У Леопарди, трагически пресыщенного сновидца, есть сияющее видение — «Песнь» лесного петуха, гигантского петуха, взятого из таргумического изложения Библии{38}, петуха, поющего о вечном откровении и призывающего смертных проснуться. Песнь кончается так: «Придет время, когда у вселенной и самой природы иссякнут силы. И так же как от величайших человеческих империй и их великолепных свершений, превозносимых в прошлые века, сегодня не осталось ни следа, ни славы, так и от всего мира, от несчетных превратностей и страданий сотворенного не сохранится ни тени, лишь полное молчание и глубочайший покой заполнят беспредельное пространство. Дивная и страшная тайна бытия всего сущего, нераскрытая и непонятая, исчезнет, канет в ничто».
Но нет, должна остаться песнь лесного петуха и шепот Иеговы вместе с нею. Должно остаться Слово, которое было в начале и будет в конце, ветер и дарованная нам духовная сила собирать туманы и сгущать их в образы. Аугусто Перес пригрозил нам всем, кто был и есть мною, всем нам, кто составляет сон Бога — или, лучше сказать, сон Его Слова, — что нам, мол, суждено умереть. Да, умирает плоть пространственная, но не плоть сна, не плоть сознания. И потому говорю вам, читатели моего «Тумана», видящие во сне моего Аугусто Переса и его мир, — это не туман. Это и есть руман, легенда, история, это и есть жизнь вечная.

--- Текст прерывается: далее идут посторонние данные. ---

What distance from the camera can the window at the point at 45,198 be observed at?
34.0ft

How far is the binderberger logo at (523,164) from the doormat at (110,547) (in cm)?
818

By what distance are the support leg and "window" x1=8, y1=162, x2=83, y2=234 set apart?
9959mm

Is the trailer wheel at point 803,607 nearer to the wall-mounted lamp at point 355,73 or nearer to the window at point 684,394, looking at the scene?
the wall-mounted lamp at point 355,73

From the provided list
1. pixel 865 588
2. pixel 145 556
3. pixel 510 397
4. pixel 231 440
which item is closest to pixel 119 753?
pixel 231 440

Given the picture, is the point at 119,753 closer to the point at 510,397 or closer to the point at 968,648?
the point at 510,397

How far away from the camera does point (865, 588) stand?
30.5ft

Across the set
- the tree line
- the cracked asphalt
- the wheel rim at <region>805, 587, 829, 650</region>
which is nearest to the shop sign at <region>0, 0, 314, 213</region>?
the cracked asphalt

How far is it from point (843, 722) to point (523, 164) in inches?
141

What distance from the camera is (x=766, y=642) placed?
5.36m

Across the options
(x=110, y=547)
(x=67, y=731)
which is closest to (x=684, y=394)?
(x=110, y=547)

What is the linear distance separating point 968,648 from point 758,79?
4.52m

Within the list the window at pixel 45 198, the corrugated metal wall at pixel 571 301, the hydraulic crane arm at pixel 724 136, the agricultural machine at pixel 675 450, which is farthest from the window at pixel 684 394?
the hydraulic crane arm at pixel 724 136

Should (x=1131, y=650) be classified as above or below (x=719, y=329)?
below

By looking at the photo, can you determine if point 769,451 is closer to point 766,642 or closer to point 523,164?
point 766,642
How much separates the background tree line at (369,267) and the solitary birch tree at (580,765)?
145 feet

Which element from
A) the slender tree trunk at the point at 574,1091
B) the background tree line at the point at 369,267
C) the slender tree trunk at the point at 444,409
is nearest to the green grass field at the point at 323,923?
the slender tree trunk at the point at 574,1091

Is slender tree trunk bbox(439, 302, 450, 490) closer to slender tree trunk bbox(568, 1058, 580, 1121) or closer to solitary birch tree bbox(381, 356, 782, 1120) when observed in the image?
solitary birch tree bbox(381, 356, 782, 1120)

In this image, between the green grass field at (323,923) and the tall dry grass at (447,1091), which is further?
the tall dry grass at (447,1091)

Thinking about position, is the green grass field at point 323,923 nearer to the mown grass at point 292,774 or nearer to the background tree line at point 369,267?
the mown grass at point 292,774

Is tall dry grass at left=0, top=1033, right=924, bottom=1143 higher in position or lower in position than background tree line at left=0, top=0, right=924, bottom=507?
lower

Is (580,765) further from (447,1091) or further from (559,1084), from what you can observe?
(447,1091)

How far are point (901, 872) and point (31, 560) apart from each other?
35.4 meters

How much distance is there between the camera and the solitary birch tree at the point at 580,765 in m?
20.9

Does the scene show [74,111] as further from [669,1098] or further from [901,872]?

Саламанка, февраль 1935 г.
I
Выходя из дверей своего дома, Аугусто протянул правую руку ладонью вниз, возвел глаза к небу и застыл на мгновение в этой позе величественной статуи. Нет, он не принимал во владение внешний мир, а просто проверял, идет ли дождь. Ощутив холодные моросящие капли на тыльной стороне ладони, Аугусто нахмурил брови. Нет, его не дождь беспокоил, а то, что придется раскрывать зонтик. Такой изящный, стройный, аккуратно уложенный в чехол! Сложенный зонтик столь же изящен, сколь безобразен раскрытый!
«Какое несчастье, что приходится пользоваться вещами, — думал Аугусто, — и употреблять их. Употребление портит, уничтожает любую красоту. Самое благородное назначение предметов — быть объектами созерцания. Как красив апельсин, пока его не съели! Перемена наступит лишь на небесах, когда все наши дела сведутся или, точнее говоря, возвысятся к одному только созерцанию бога и всего мира в нем. Здесь, в нашей убогой жизни, мы думаем лишь о том, как бы воспользоваться богом; мы хотели бы раскрывать его, как зонтик, чтобы он уберег нас от всяческих бед».